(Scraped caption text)
□ □ □ □ □

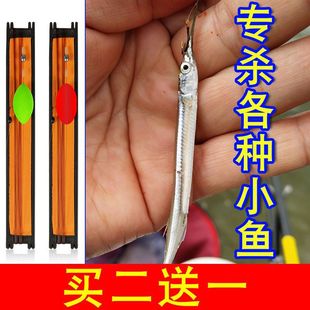 Stream Small Fish Line Set Tied Sub-Line Clip Olive Float Set Wild Fishing Grouper Fish White Striped Small Fish Pingrun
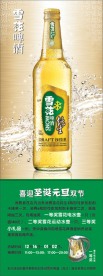 雪花啤酒X展架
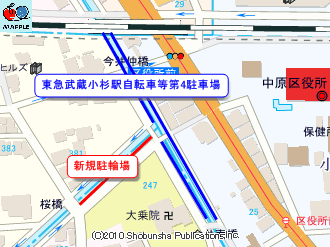 東急武蔵小杉駅自転車等第4駐車場と拡張エリア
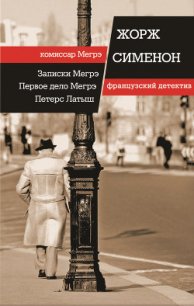 Петерс Латыш - Сименон Жорж (книги без регистрации txt) 📗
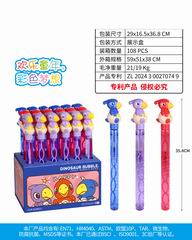 35.8CM BUBBLE STICK 18PCS,
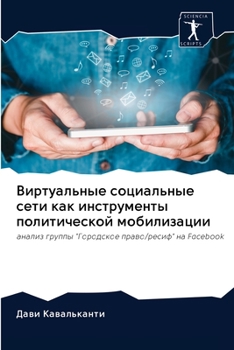 Paperback &#1042;&#1080;&#1088;&#1090;&#1091;&#1072;&#1083;&#1100;&#1085;&#1099;&#1077; &#1089;&#1086;&#1094;&#1080;&#1072;&#1083;&#1100;&#1085;&#1099;&#1077; & [Russian] Book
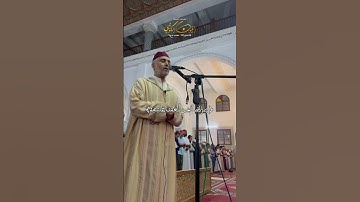 سورة  الفاتحة بصوت الشيخ العيون الكوشي Laayoune Al Kouchi - Surat Al Fatiha #اكسبلور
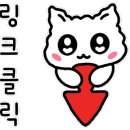 미코정원 이미지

□ □ □ □ □

REQUIREMENT:
Transcribe each caption line above without changing a character, and leave out the pictures.

RESPONSE TO THE TASK:
 Stream Small Fish Line Set Tied Sub-Line Clip Olive Float Set Wild Fishing Grouper Fish White Striped Small Fish Pingrun
 雪花啤酒X展架
 東急武蔵小杉駅自転車等第4駐車場と拡張エリア
 Петерс Латыш - Сименон Жорж (книги без регистрации txt) 📗
 35.8CM BUBBLE STICK 18PCS,
 Paperback &#1042;&#1080;&#1088;&#1090;&#1091;&#1072;&#1083;&#1100;&#1085;&#1099;&#1077; &#1089;&#1086;&#1094;&#1080;&#1072;&#1083;&#1100;&#1085;&#1099;&#1077; & [Russian] Book
 سورة  الفاتحة بصوت الشيخ العيون الكوشي Laayoune Al Kouchi - Surat Al Fatiha #اكسبلور
 미코정원 이미지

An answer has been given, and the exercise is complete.